[Aim] Turn the part of the listing that opens with the line containing "In the snapshot" and runs through the end of the listing into a numbered list, leaving out any blank lines.

[Provided entries]
════════════════════
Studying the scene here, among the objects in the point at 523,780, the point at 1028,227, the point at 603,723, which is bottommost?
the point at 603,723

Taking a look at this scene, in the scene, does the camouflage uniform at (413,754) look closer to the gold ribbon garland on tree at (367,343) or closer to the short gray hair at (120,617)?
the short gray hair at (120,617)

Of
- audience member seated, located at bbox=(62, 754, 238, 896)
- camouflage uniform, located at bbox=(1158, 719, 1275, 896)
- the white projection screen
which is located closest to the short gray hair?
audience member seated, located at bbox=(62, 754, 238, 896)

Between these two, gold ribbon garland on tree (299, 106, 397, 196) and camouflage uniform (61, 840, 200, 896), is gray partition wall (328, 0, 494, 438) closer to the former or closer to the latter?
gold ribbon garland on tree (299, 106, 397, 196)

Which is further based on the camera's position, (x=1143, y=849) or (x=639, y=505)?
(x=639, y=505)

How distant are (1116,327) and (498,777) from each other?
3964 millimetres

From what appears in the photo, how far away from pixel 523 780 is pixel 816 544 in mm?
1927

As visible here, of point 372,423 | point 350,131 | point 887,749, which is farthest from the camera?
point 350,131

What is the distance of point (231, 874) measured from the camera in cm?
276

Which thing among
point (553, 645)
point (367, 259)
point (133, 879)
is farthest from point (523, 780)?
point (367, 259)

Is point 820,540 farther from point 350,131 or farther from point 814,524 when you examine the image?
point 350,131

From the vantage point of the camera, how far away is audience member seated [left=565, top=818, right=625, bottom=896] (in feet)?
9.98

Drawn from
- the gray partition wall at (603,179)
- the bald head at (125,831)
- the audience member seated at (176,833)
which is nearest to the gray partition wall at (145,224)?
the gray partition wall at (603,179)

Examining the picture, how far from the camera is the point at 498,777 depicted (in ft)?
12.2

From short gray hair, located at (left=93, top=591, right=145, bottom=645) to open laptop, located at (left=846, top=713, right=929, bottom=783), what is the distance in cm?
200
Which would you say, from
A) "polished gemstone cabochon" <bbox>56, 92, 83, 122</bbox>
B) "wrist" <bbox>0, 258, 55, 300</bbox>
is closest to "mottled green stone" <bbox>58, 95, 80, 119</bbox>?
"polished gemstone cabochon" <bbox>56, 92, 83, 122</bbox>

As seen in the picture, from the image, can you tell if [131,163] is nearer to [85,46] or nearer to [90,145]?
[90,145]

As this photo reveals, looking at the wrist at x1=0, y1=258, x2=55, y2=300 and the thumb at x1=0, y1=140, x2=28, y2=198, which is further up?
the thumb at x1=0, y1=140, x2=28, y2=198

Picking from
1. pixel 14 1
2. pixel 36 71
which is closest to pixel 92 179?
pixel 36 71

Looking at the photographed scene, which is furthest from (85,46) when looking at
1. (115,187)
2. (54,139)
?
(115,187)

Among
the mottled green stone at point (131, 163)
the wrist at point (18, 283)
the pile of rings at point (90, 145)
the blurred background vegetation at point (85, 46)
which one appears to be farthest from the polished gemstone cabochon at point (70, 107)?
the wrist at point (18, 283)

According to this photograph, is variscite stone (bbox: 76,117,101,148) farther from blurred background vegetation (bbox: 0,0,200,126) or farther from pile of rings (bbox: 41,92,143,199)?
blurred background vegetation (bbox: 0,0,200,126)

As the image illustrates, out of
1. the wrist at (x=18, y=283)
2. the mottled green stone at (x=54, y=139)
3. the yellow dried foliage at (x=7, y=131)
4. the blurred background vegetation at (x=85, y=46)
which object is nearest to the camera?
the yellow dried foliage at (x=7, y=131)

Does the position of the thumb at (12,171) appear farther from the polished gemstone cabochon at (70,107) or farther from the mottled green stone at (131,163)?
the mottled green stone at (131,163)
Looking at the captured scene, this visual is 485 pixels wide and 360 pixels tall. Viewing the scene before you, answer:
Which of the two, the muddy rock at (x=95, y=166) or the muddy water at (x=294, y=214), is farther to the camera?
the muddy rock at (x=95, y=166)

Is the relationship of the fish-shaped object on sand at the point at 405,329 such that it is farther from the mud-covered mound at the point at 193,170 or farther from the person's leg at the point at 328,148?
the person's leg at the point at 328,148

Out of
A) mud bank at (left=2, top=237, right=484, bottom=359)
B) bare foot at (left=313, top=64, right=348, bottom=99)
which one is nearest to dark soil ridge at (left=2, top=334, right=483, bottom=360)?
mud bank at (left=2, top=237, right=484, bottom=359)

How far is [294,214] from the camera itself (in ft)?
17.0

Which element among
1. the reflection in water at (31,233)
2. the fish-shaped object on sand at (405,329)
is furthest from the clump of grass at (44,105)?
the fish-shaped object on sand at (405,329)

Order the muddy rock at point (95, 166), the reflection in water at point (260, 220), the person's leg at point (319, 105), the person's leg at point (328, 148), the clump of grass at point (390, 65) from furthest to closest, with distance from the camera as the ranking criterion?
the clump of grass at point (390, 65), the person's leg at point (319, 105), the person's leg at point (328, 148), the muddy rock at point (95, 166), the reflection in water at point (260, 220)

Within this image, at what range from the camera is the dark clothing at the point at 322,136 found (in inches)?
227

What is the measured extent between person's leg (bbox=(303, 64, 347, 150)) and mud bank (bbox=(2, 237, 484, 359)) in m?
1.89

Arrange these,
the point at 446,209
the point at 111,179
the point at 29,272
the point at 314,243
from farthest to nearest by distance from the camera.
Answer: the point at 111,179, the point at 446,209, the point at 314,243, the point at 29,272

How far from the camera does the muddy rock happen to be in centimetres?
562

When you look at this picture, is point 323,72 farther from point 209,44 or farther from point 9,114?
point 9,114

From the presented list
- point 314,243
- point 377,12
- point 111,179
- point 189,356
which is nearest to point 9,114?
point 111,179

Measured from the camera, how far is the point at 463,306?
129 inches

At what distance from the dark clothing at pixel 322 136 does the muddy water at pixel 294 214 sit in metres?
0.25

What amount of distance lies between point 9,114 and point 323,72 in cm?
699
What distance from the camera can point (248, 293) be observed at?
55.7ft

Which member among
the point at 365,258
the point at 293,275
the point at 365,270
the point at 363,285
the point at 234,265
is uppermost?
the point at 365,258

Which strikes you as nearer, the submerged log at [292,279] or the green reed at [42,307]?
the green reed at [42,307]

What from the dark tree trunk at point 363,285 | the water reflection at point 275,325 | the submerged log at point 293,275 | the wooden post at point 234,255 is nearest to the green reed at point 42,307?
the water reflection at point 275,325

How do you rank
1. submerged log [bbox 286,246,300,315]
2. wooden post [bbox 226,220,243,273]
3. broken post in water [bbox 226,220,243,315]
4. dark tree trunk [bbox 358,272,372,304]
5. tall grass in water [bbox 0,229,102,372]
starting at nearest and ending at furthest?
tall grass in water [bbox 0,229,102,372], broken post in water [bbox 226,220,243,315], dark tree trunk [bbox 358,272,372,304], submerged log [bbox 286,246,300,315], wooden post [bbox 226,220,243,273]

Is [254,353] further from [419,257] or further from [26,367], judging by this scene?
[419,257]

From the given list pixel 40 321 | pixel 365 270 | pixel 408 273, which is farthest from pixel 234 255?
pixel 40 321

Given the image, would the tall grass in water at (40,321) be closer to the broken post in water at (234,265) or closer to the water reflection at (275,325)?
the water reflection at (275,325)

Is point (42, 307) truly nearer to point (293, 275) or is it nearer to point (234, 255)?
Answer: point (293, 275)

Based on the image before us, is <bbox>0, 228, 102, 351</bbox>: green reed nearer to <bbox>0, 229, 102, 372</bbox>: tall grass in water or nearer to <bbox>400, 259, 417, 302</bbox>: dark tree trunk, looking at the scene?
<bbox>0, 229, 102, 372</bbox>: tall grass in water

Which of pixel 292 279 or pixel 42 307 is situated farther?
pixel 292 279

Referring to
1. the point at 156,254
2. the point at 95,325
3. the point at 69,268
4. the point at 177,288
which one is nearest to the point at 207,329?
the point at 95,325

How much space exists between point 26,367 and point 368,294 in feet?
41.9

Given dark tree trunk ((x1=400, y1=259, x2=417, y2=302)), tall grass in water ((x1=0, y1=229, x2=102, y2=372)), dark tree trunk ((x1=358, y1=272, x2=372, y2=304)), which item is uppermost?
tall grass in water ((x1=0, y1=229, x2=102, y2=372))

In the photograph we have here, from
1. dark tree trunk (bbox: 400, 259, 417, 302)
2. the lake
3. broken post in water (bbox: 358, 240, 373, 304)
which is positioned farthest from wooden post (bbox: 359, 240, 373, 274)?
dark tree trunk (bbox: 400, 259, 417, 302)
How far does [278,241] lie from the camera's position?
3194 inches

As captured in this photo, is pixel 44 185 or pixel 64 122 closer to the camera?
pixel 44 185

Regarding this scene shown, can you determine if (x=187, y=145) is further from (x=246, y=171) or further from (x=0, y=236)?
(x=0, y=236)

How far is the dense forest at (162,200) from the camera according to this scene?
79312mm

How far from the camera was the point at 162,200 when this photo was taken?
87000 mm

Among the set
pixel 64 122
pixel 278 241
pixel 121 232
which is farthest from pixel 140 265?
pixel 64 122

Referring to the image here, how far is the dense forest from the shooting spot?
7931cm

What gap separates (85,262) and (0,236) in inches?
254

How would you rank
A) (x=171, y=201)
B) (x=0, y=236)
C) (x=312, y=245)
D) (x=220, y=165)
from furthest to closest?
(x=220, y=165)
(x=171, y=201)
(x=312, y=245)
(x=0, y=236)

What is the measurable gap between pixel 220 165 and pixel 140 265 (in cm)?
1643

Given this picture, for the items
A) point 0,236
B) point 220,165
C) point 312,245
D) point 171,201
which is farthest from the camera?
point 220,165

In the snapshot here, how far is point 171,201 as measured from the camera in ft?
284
════════════════════
[Task response]
1. In the snapshot here, how far is point 171,201 as measured from the camera in ft?
2. 284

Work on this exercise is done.